In 2015, around the time the original OBR predictions came out, I wrote an essay in the Guardian predicting that austerity and budget-balancing would create a disastrous crisis in private debt. Now it's so clearly, unmistakably, happening that even the OBR cannot deny it.

I believe the time has come for there be a public investigation - a formal public inquiry, in fact - into how this could be allowed to happen. After the 2008 crash, at least the economists in Treasury and the Bank of England could plausibly claim they hadn't completely understood the relation between private debt and financial instability. Now they simply have no excuse.

What on earth is an institution called the “Office for Budget Responsibility” credulously imagining corporate borrowing binges in order to suggest the government will balance the budget to no ill effects? How responsible is that? Even the second chart is extremely odd. Up to 2017, the top and bottom of the diagram are exact mirrors of one another, as they ought to be. However, in the projected future after 2017, the section below the line is much smaller than the section above, apparently seriously understating the amount both of future government, and future private, debt. In other words, the numbers don't add up.

The OBR told the New Statesman ​that it was not aware of any errors in its 2015 forecast for corporate sector net lending, and that the forecast was based on the available data. It said the forecast for business investment has been revised down because of the uncertainty created by Brexit. 

Still, if the “Office of Budget Responsibility” was true to its name, it should be sounding off the alarm bells right about now. So far all we've got is one mention of private debt and a mild warning about the rise of personal debt from the Bank of England, which did not however connect the problem to austerity, and one fairly strong statement from a maverick columnist in the Daily Mail.
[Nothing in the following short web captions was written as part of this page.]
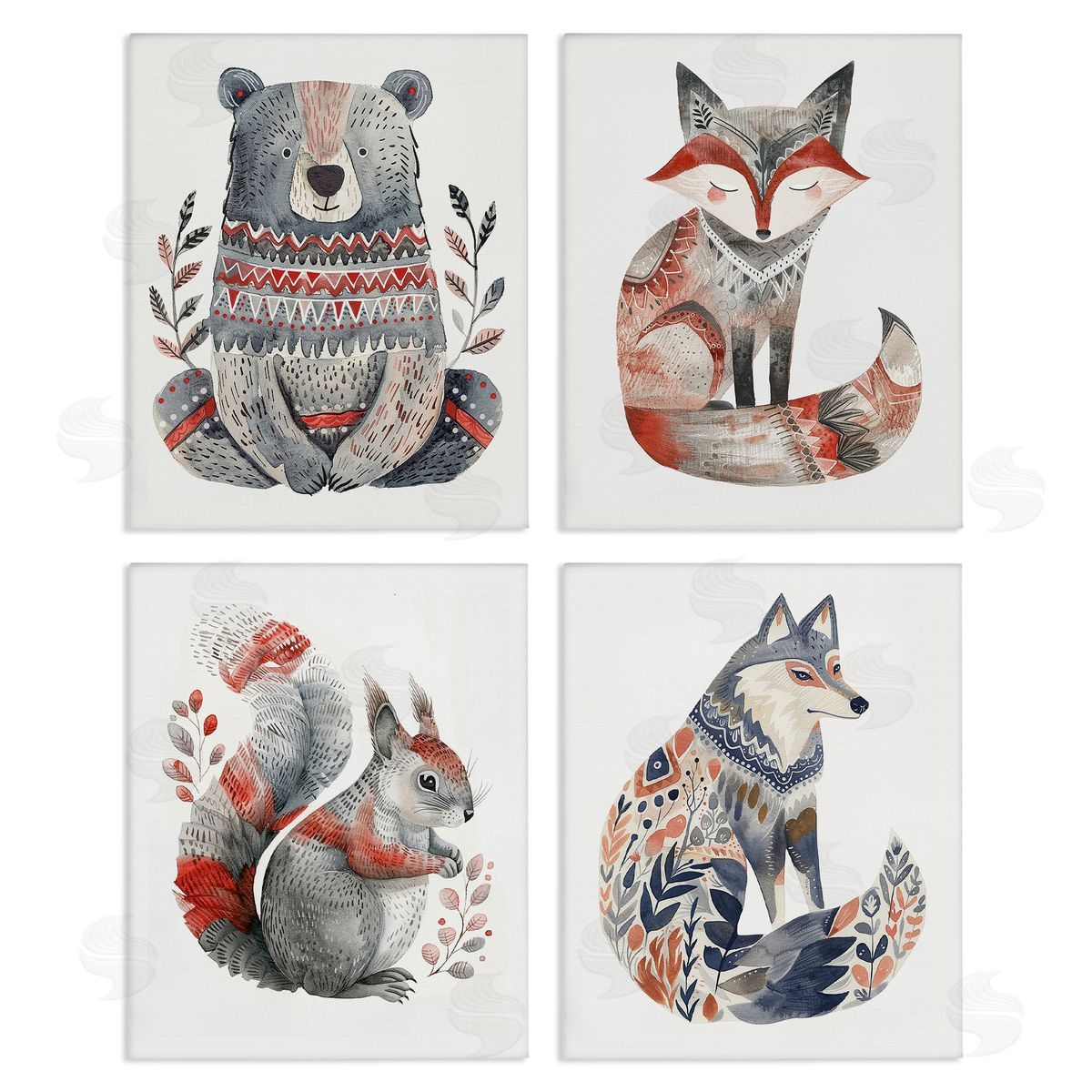 Scandinavian Forest Animals Canvas Wall Art, Home Decor by LSR Design Studio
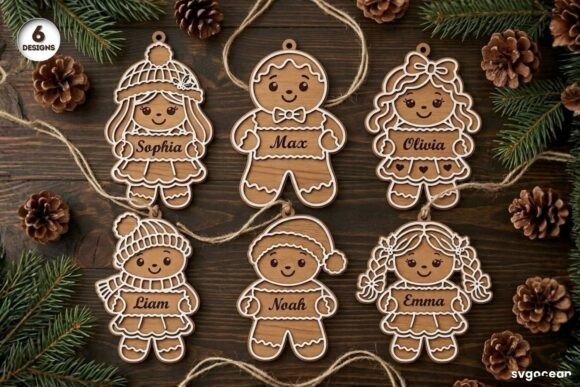 Personalized Gingerbread Ornaments SVG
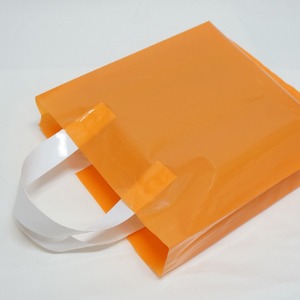 PE 파스텔 손잡이 봉투(오렌지)사이즈 및 가격 클릭 후 선택(부드러운 재질) - 3가지 사이즈 -* 50장 묶음 *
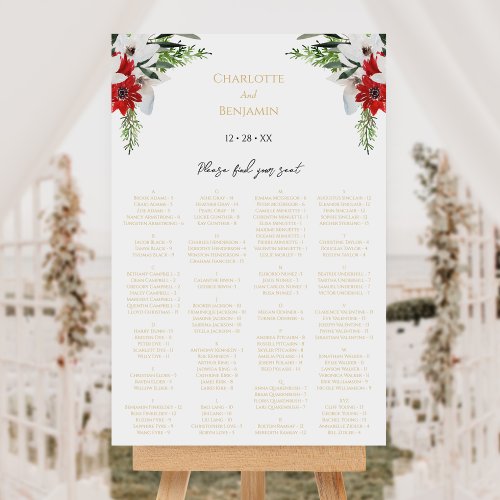 Simple Classic Christmas Wedding Seating Chart Foam Board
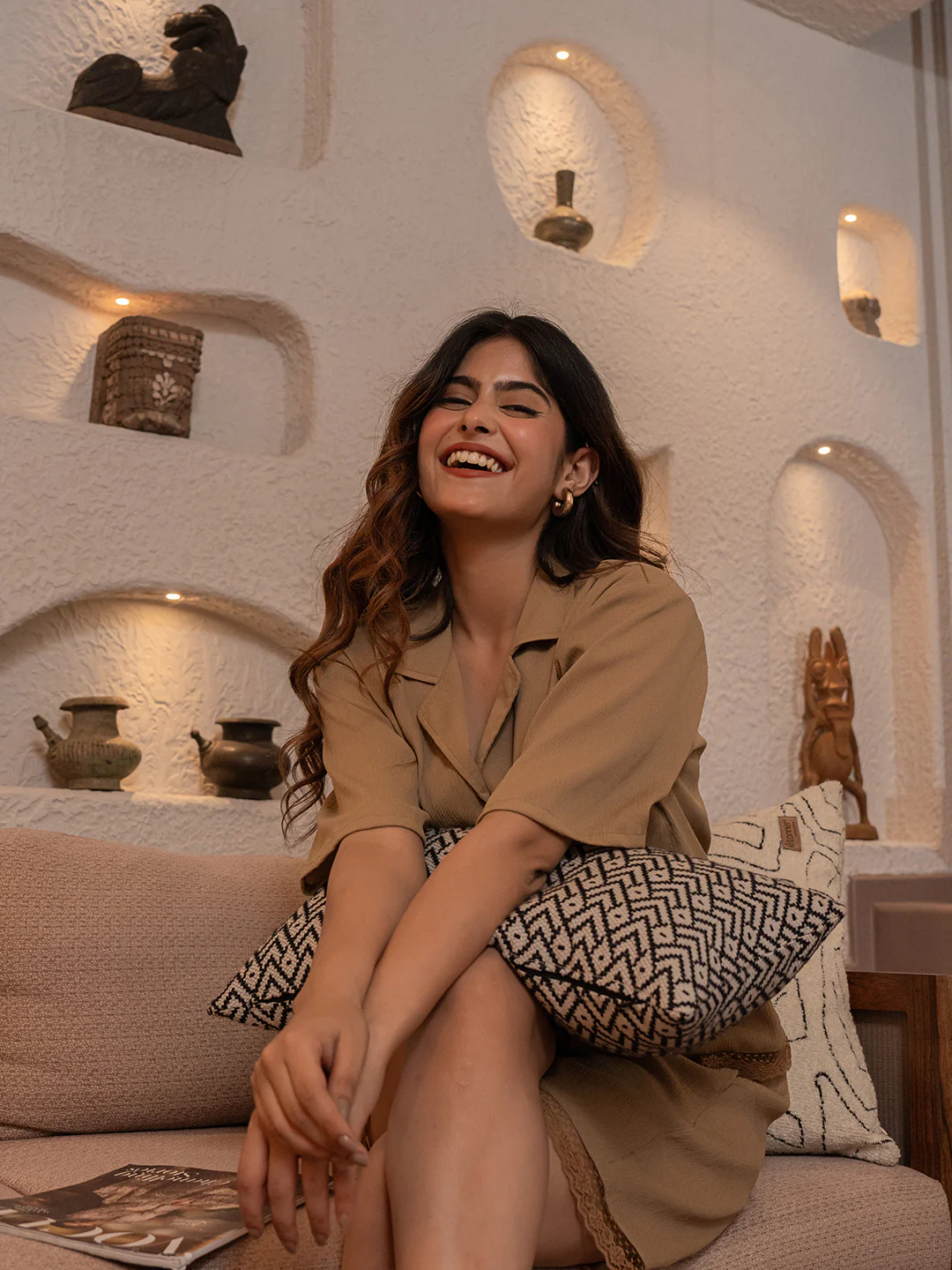Desert Brown Soft Crepe Shirt and Shorts Night Dress - Image 14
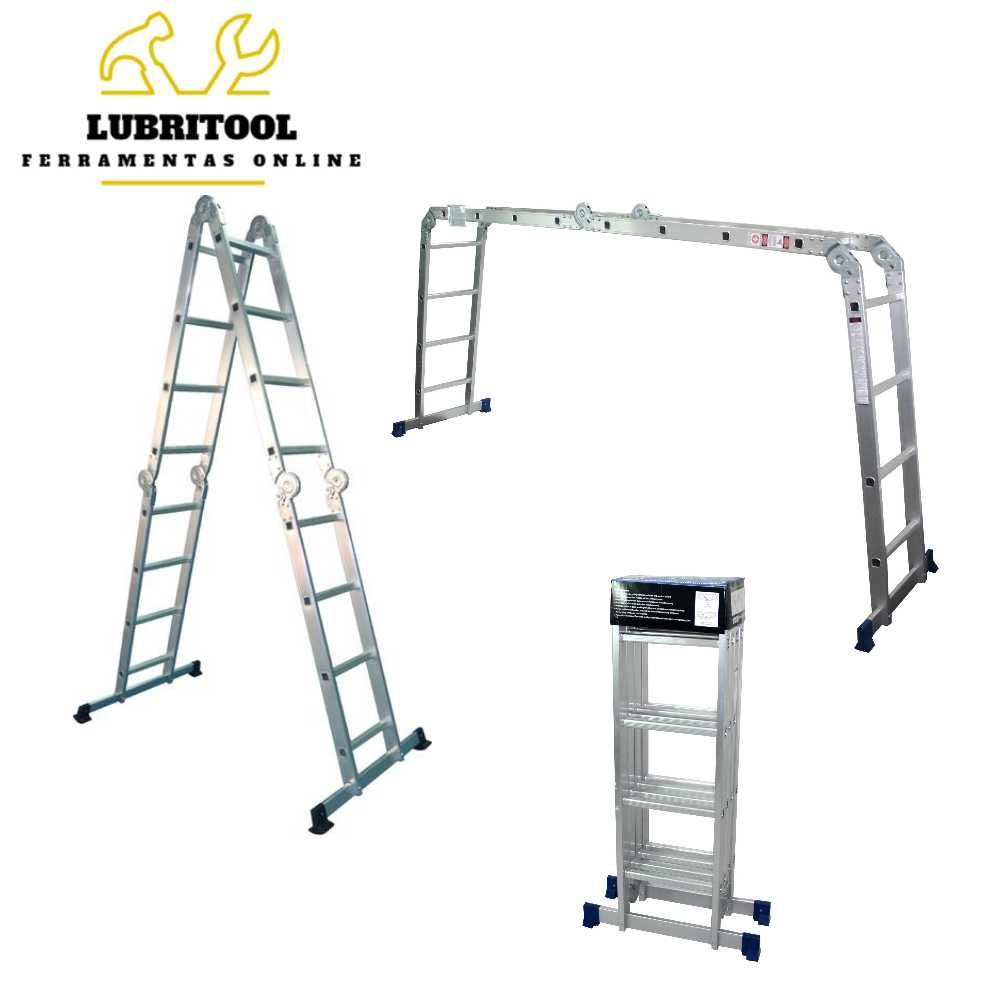 MADER Escada Articulada Multiusos Alumínio 4x4 4,70m 78001 | NOVAS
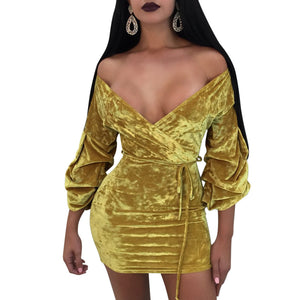2019 Spring European And American Nightclub Foreign Trade Hot Selling Sexy Sheath Slim Fit Deep-V Puff Sleeve Dress Women's Clot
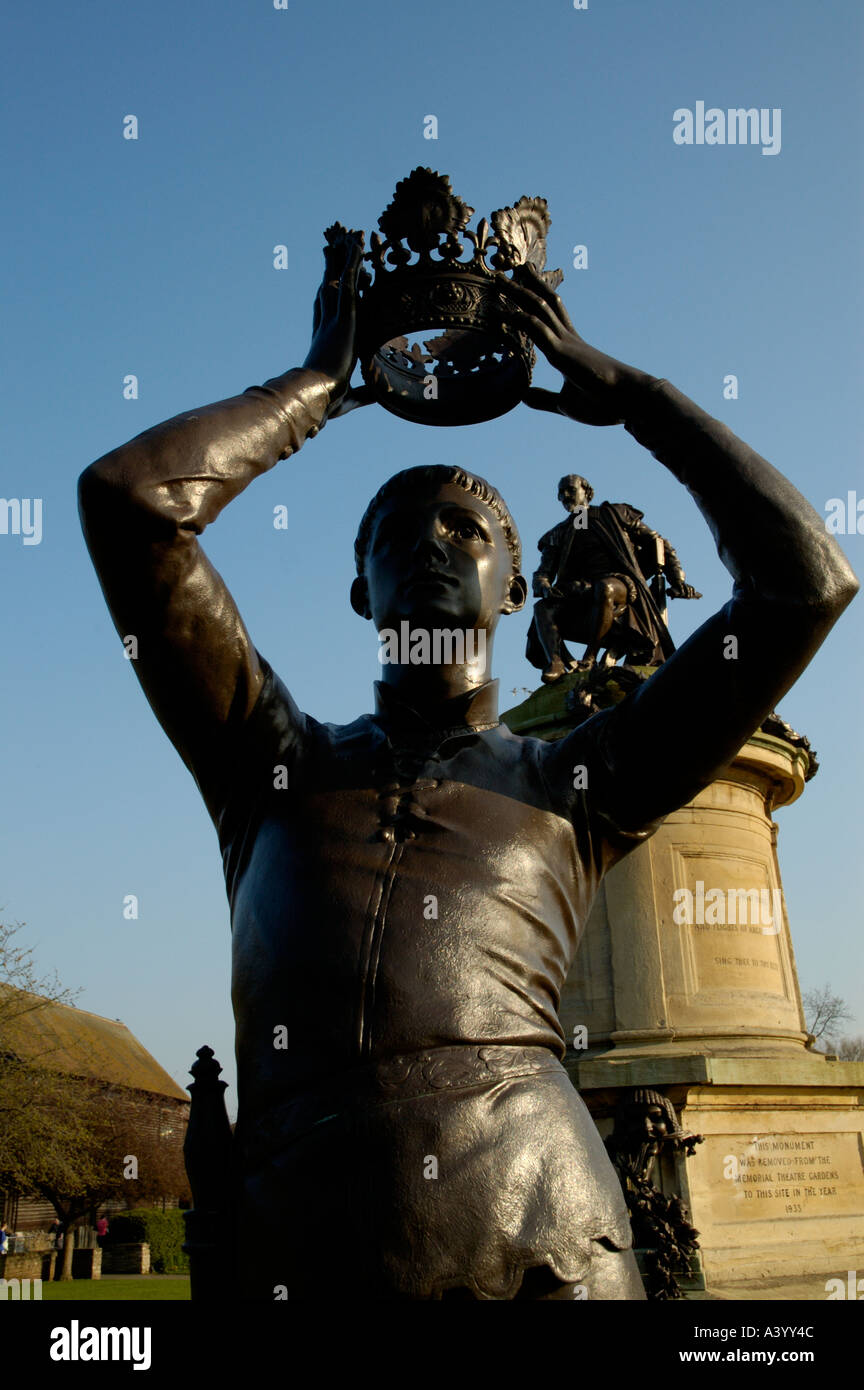 Prince Hal statue with Shakespeare statue in background Stock Photo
Otherwise, silence. 

The only plausible explanation is that institutions like the Treasury, OBR, and to a degree as well the Bank of England can't, by definition, warn against the dangers of austerity, however alarming the situation, because they have been set up the way they have in order to justify austerity. It's important to emphasise that most professional economists have never supported Conservative policies in this regard. The policy was adopted because it was convenient to politicians; institutions were set up in order to support it; economists were hired in order to come up with arguments for austerity, rather than to judge whether it would be a good idea. At present, this situation has led us to the brink of disaster.

The last time there was a financial crash, the Queen famously asked: why was no one able to foresee this? We now have the tools. Perhaps the most important task for a public inquiry will be to finally ask: what is the real purpose of the institutions that are supposed to foresee such matters, to what degree have they been politicised, and what would it take to turn them back into institutions that can at least inform us if we're staring into the lights of an oncoming train?